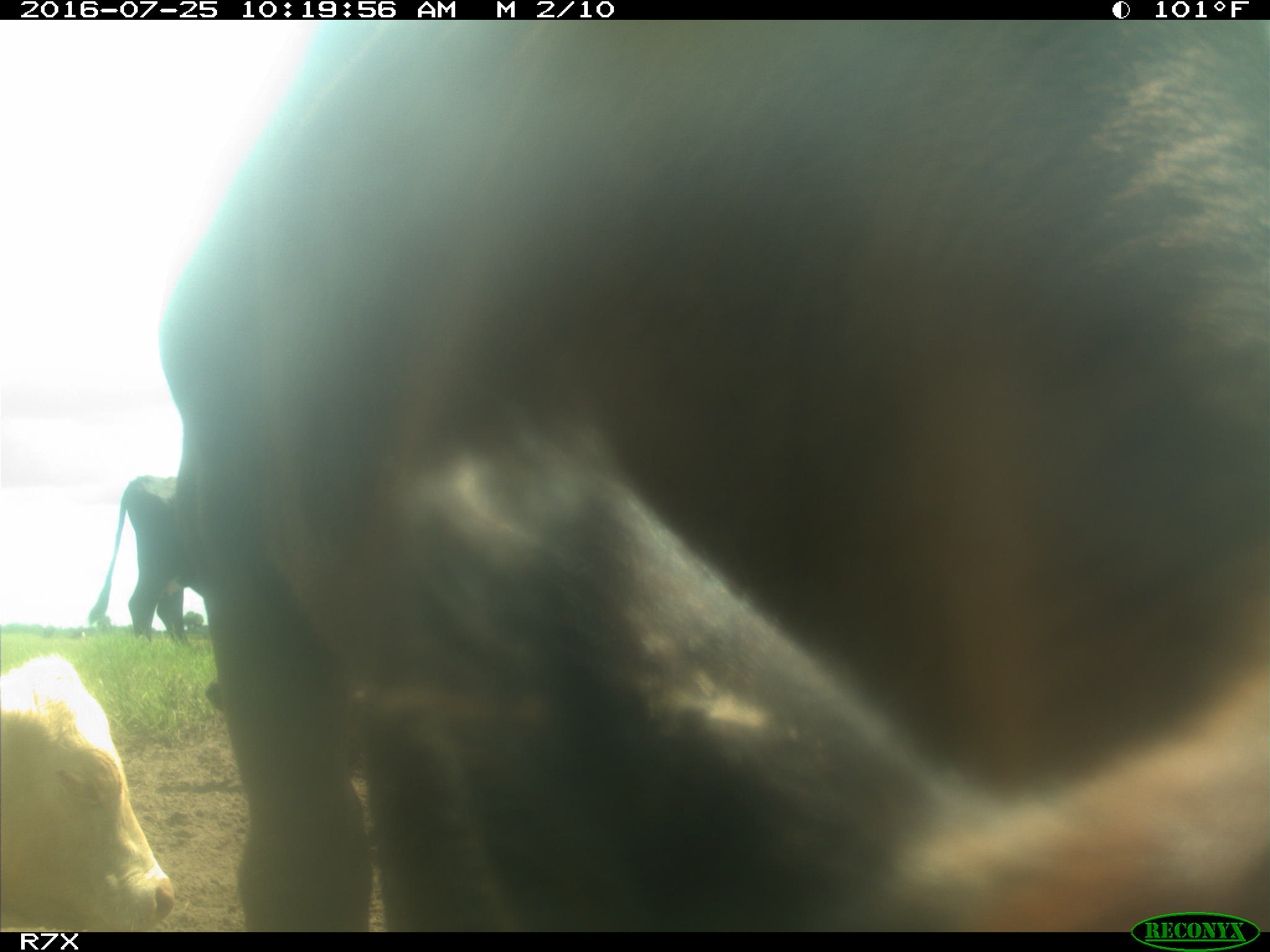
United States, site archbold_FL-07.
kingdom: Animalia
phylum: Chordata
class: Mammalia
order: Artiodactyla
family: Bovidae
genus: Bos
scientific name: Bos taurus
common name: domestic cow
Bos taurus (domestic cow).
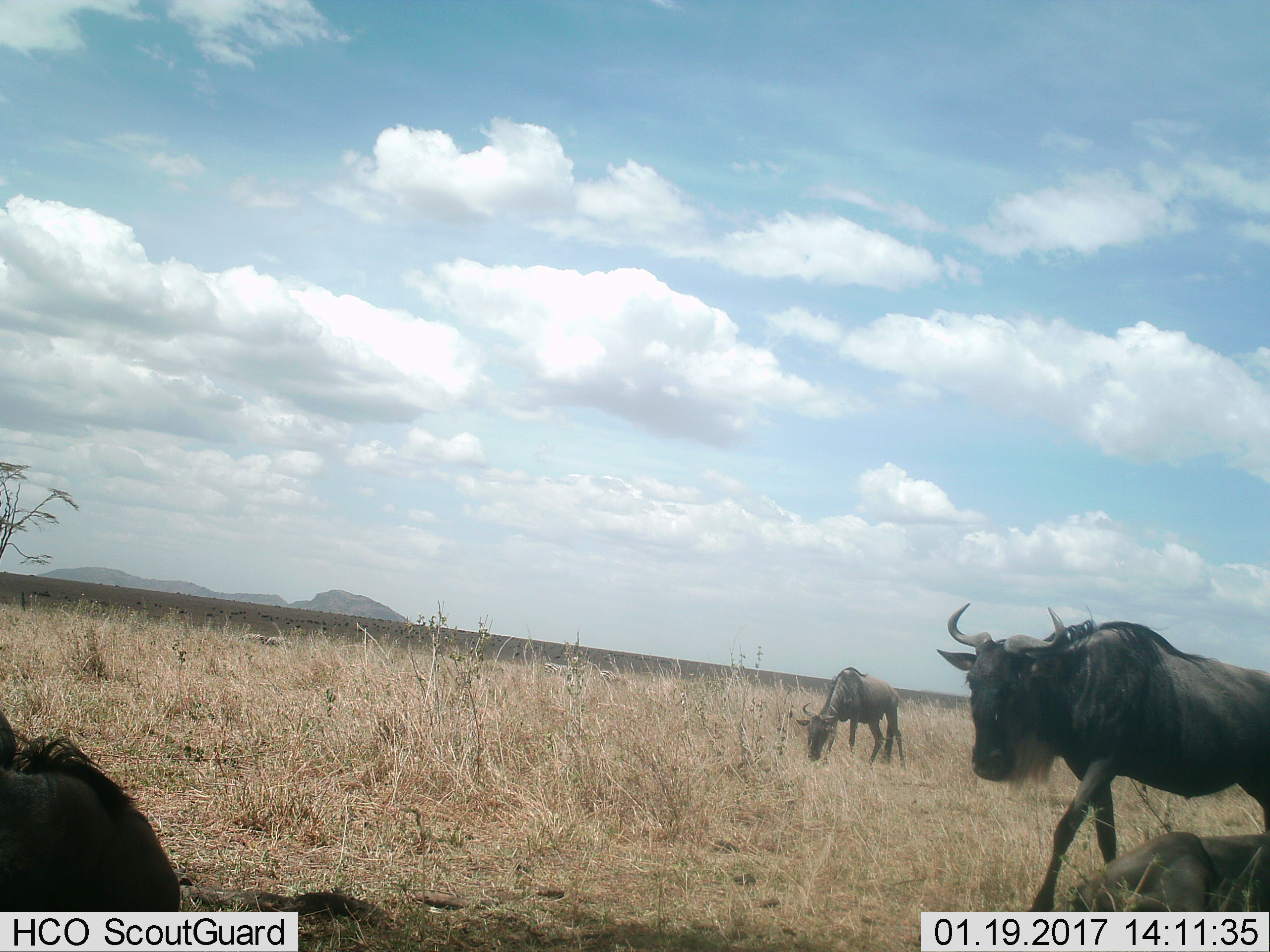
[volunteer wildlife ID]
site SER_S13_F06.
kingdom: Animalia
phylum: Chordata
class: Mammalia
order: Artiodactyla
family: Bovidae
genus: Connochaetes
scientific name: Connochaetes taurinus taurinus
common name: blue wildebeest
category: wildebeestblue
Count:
----
**The task:** All of the entries above are to be transcribed word for word, with no pictures included.

**Solution to the exercise:**
United States, site archbold_FL-07.
kingdom: Animalia
phylum: Chordata
class: Mammalia
order: Artiodactyla
family: Bovidae
genus: Bos
scientific name: Bos taurus
common name: domestic cow
Bos taurus (domestic cow).
[volunteer wildlife ID]
site SER_S13_F06.
kingdom: Animalia
phylum: Chordata
class: Mammalia
order: Artiodactyla
family: Bovidae
genus: Connochaetes
scientific name: Connochaetes taurinus taurinus
common name: blue wildebeest
category: wildebeestblue
Count:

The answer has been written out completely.